Over the course of the past few years, HACT has been pioneering the application of data science in the housing sector. Understating the ambition of such a task could hardly be understated, but due to the potential benefits that data driven business decision making can provide, it continues to be a worthy investment of resource.
HACT’s initial ‘Big Data’ project took data from around 20 housing providers, and focussed its investigation into rent arrears. It soon became apparent from the project that the major hurdles involved when pooling data from multiple organisations were data quality and consistency. This result in itself isn’t too surprising; anecdotally, a data scientist will spend 80% of his or her time cleaning a data set. Beyond this, training a predictive model to a well-defined, modestly sized, and clean dataset is a relatively straightforward process (subject to having the know-how and experience!).
Moving forward from this initial project, HACT is currently engaging in an investigation around bottom line costs, and how community insight activities can affect these. The Big Data taught many valuable lessons, and HACT went out armed with a defined data schema, asking for information in a consistent manner. For example- think about how you would define a house. If one housing provider defines a certain asset by the code 3BSD (3-bedroom semi-detached), this is no good if another uses the code HSD3B2F (house, semi-detached, 3 bedroom, two floors). These entries in fact breaking a simple rule of ‘clean’ data- they are storing more than one piece of information in a single field. A more consistent approach might be to ask the housing provider to define the property to be a house, and in a separate field define the number of bedrooms, and in another field define the construction date- and so on.
The value in this exercise is that suddenly we find ourselves in a position where data is consistent, regardless of where it came from. And consistency means data can be pooled together, and sample sizes- and therefore the quality of any quantitative investigation- will benefit.

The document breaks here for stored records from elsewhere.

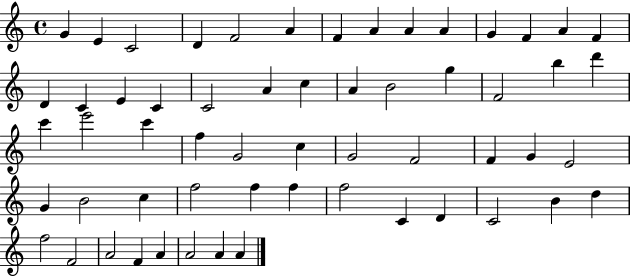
X:1
T:Untitled
M:4/4
L:1/4
K:C
G E C2 D F2 A F A A A G F A F D C E C C2 A c A B2 g F2 b d' c' e'2 c' f G2 c G2 F2 F G E2 G B2 c f2 f f f2 C D C2 B d f2 F2 A2 F A A2 A A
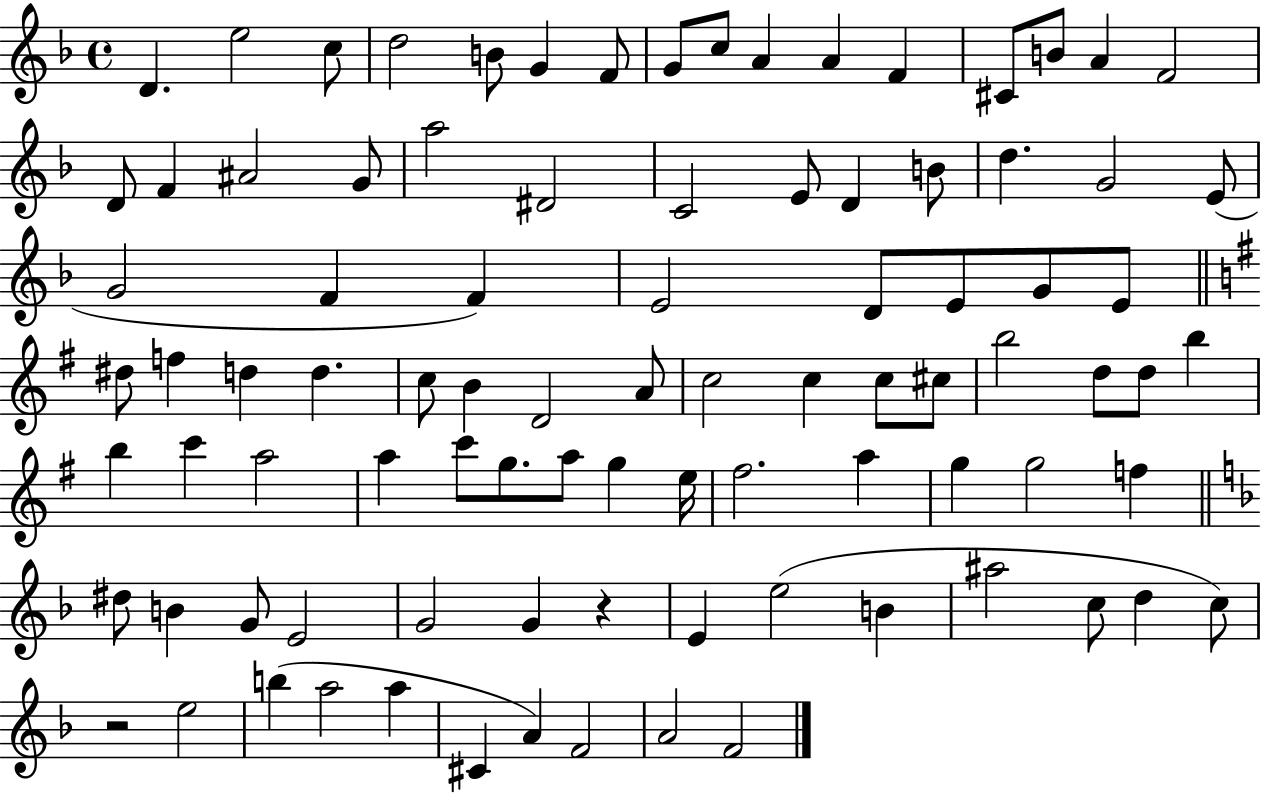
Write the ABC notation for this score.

X:1
T:Untitled
M:4/4
L:1/4
K:F
D e2 c/2 d2 B/2 G F/2 G/2 c/2 A A F ^C/2 B/2 A F2 D/2 F ^A2 G/2 a2 ^D2 C2 E/2 D B/2 d G2 E/2 G2 F F E2 D/2 E/2 G/2 E/2 ^d/2 f d d c/2 B D2 A/2 c2 c c/2 ^c/2 b2 d/2 d/2 b b c' a2 a c'/2 g/2 a/2 g e/4 ^f2 a g g2 f ^d/2 B G/2 E2 G2 G z E e2 B ^a2 c/2 d c/2 z2 e2 b a2 a ^C A F2 A2 F2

It doesn’t take much of a stretch of imagination to arrive at the question ‘why is there no defined, consistent way of holding data in the sector’? This would certainly obviate the need to map data to a consistent format before it can be sent off for analysis. Consistent data would allow sharing of data between organisations for sharing, comparison, analysis and benchmarking to become a relatively straightforward task.

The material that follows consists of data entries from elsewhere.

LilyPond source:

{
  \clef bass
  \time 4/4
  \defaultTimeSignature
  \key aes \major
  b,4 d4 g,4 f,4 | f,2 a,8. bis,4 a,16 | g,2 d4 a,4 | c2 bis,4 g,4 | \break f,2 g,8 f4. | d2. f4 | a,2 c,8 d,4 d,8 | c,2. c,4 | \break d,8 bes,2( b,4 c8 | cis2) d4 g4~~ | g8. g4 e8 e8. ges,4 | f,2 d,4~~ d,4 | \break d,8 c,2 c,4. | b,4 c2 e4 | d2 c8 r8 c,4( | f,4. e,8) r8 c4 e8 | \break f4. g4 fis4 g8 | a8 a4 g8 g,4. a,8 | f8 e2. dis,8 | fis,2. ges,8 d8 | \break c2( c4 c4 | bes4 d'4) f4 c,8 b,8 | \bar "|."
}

There is no real single answer to the cause of the lack of data consistency in the sector. Possibly one of the main underlying causes is that until recent times, the sector has not had the need to be innovative and investigate the value that data insight can offer. Now, in times of increasingly constrained budgets, interest in locating areas where savings can be made has peaked, but unfortunately there is a legacy of slack, inaccurate record keeping presenting itself as a major barrier to be overcome.

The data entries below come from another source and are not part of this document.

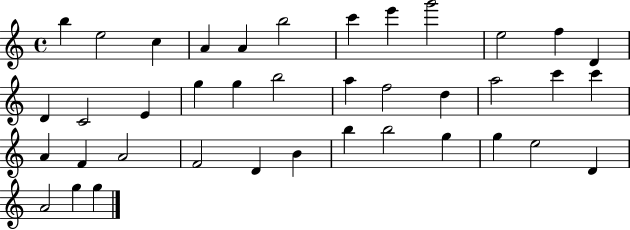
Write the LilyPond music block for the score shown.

{
  \clef treble
  \time 4/4
  \defaultTimeSignature
  \key c \major
  b''4 e''2 c''4 | a'4 a'4 b''2 | c'''4 e'''4 g'''2 | e''2 f''4 d'4 | \break d'4 c'2 e'4 | g''4 g''4 b''2 | a''4 f''2 d''4 | a''2 c'''4 c'''4 | \break a'4 f'4 a'2 | f'2 d'4 b'4 | b''4 b''2 g''4 | g''4 e''2 d'4 | \break a'2 g''4 g''4 | \bar "|."
}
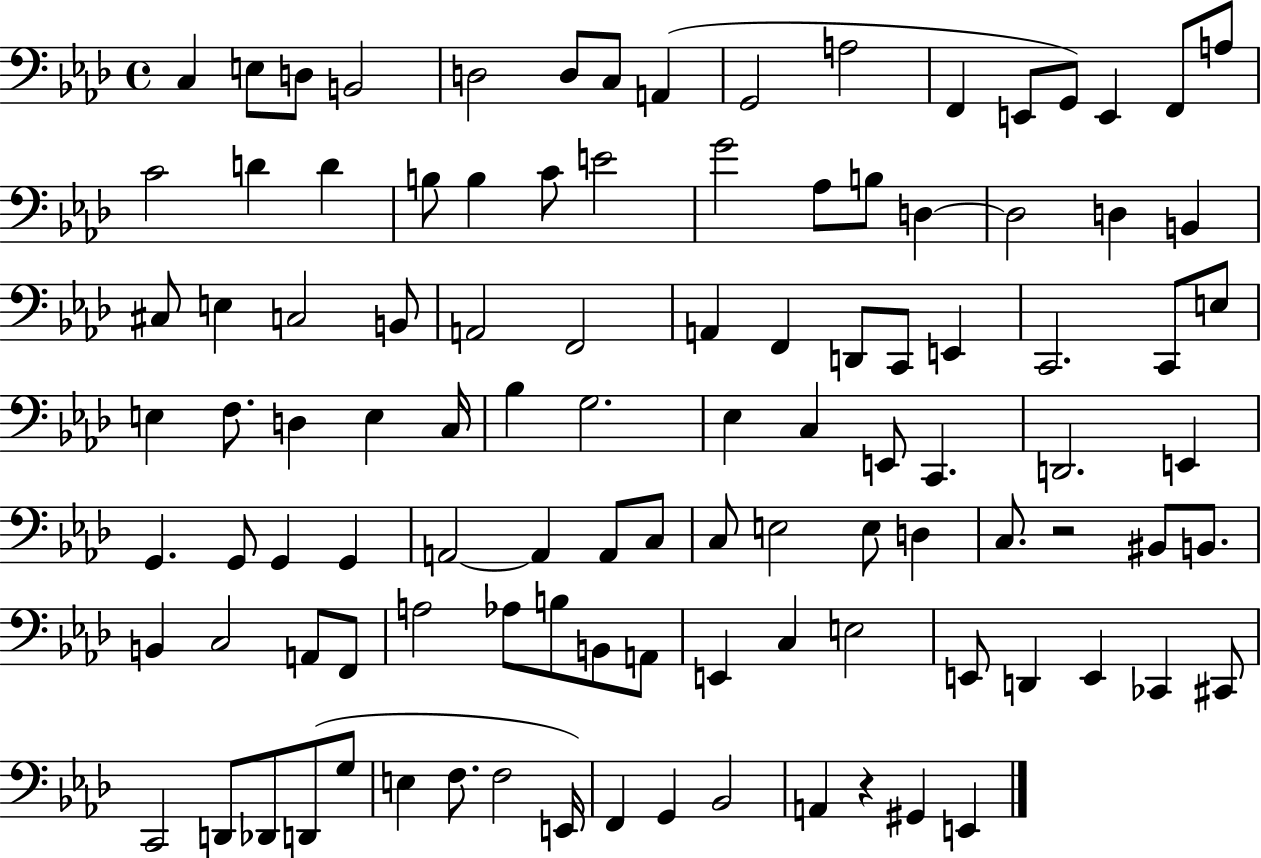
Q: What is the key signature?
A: AES major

The value of a consistent data standard to be adopted across the sector cannot be overstated. Attempts have been made before, such as the National Register of Social Housing, but the sector as a whole needs to embrace and push for adopting standards and consistency. This task in itself would not come without challenges- what data should be collected, and what shouldn’t? How should it be stored? Where are the gaps where valuable data is missed, and where are we wasting memory by storing redundant information? What are we collecting which is of interest, but so poorly and inconsistently that the value of it becomes is eroded?
Clearly, key areas of interest are around assets and repairs, and rent arrears- two of the largest sources of expenditure housing providers encounter. Therefore, they are two candidate areas to where data standards would be of immense value. Consistent data would allow simple communication between housing providers; for example knowledge of stock locations would could lead to stock swaps to allow more efficient management. Knowledge of repair and maintenance costs could pave the way to smart benchmarking, and lead to more informed decisions about stock which should be sold to raise capital for new developments. Uniform definitions of rent arrears and tenancy demographics could naturally form the basis of a predictive model which could determine the risk of new tenancies falling into rent arrears.
Consistent data and standards could pave the way towards significant savings and streamlining of businesses through the ease of access to data insight that will be made available. What is needed is a sector wide push and commitment; only through united resolve and dedication will such a standard ever come to light.